» **WHAT YOU SHOULD DO**: From the listing below, reproduce word for word the part that opens with the line containing "Xử phạt hành" and closes with the line containing "Jackie Chan Adventures Magazine 67"; reproduce nothing else.

» **EXTRACTED ENTRIES**:
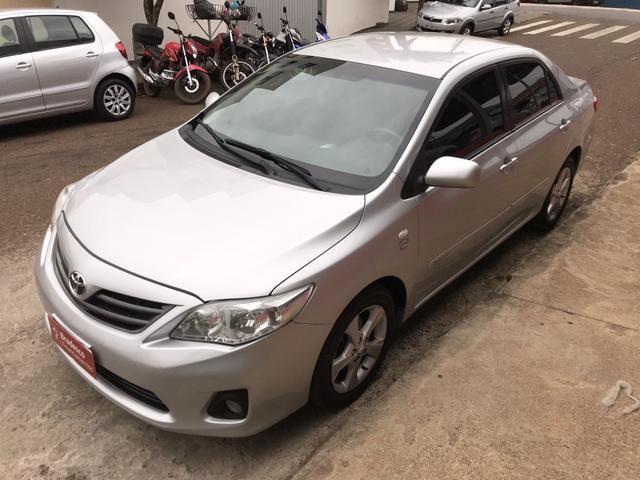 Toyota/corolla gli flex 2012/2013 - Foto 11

---

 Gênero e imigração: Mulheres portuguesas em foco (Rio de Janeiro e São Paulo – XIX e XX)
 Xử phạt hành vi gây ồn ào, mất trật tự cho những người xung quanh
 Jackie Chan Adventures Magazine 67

» **OUTPUT FOR THIS EXERCISE**:
 Xử phạt hành vi gây ồn ào, mất trật tự cho những người xung quanh
 Jackie Chan Adventures Magazine 67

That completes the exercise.